Abstract

This is a review article and critique of current research strategies in the alcohol field. Although the alcohol field is proud of its multidisciplinary tradition and scientific findings within specific disciplines, there are very few models of cross-disciplinary research and communication. Currently, the favored model of risk is genetic; the favored model of pathophysiology is molecular neuroscience; and the favored model of clinical investigation is narrowly categorical. If there is a hierarchy within science that is based on explanatory power, then models of alcoholism emerging from neuroscience, molecular biology, and genetics should be able to accommodate (if not account for) the findings on clinical aspects of alcohol dependence, as well as data on differential risk, course, and recovery that come from the behavioral and social sciences. The first section of this article reviews the most popular models of alcohol dependence over the past 40 years.

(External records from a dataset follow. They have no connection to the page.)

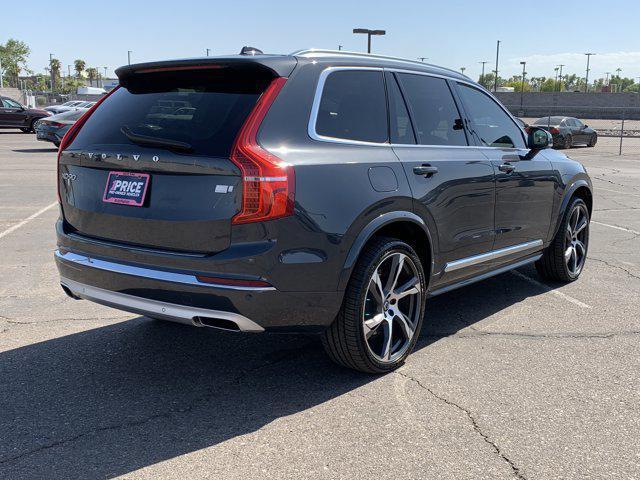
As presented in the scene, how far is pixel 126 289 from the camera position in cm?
360

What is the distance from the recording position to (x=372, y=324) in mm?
4004

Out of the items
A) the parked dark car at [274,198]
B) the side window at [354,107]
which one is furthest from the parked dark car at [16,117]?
the side window at [354,107]

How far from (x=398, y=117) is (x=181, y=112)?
1440mm

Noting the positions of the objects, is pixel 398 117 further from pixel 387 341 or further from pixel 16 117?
pixel 16 117

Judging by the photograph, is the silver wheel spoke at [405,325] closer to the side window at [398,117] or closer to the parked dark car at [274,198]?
the parked dark car at [274,198]

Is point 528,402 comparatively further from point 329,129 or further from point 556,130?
point 556,130

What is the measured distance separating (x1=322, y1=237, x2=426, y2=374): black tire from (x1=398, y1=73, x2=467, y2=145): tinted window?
86 centimetres

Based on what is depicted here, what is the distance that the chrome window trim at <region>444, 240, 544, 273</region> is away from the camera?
15.3 feet

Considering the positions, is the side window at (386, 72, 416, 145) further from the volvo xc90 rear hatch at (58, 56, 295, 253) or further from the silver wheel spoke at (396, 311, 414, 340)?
the silver wheel spoke at (396, 311, 414, 340)

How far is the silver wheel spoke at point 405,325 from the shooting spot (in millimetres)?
4230

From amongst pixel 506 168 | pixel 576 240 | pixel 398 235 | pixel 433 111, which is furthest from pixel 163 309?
pixel 576 240

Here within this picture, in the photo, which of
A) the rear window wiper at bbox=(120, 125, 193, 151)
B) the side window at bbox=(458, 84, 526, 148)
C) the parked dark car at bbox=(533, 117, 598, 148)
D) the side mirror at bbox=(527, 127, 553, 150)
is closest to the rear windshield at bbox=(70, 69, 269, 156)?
the rear window wiper at bbox=(120, 125, 193, 151)

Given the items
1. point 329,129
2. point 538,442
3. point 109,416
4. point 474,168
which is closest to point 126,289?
point 109,416

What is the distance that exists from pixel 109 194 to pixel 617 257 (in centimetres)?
606
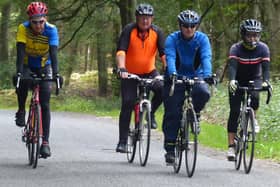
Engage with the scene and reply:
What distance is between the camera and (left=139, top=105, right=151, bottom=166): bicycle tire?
10212mm

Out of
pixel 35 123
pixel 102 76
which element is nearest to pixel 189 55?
pixel 35 123

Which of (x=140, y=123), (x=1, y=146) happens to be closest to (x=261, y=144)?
(x=140, y=123)

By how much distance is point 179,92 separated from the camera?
967 centimetres

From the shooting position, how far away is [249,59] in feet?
33.7

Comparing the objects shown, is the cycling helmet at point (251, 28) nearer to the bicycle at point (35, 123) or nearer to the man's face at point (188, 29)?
the man's face at point (188, 29)

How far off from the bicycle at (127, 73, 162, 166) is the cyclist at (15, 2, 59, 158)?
112cm

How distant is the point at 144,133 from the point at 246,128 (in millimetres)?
1428

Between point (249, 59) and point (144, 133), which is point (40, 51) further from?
point (249, 59)

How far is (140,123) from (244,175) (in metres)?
1.68

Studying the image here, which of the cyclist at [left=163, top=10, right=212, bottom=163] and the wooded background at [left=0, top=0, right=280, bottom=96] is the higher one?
the wooded background at [left=0, top=0, right=280, bottom=96]

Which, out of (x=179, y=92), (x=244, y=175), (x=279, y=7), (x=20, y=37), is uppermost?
(x=279, y=7)

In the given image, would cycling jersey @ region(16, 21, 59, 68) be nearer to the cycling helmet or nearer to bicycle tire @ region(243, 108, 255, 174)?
the cycling helmet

I argue that the currently fashionable categorical approach to diagnosis in DSM-IV (and ICD-10) has failed to serve as a framework for interdisciplinary research and has failed to meet the needs of human geneticists, population-based researchers, psychosocial researchers, basic scientists working in animal models, and patient-oriented researchers. I argue for a return to the dimensional approach to diagnosis in the alcohol dependence syndrome construct. In the second section of the article, I lay out an agenda for revitalized patient-oriented research in the alcohol field, as a bridge between basic biological research and innovations in clinical practice, as well as the key to a valid diagnostic system that can inform research strategies in genetics and population-based research. In the third section of the article, I highlight the interface between genetic and psychosocial models of risk and propose a possible structure for future collaboration. I conclude with a plea to funding agencies and investigators to translate discipline-based scientific findings into a science relevant to alcoholism by addressing the challenges and opportunities of an interdisciplinary research agenda on the pathophysiology of alcohol dependence and the multidimensional sources of risk.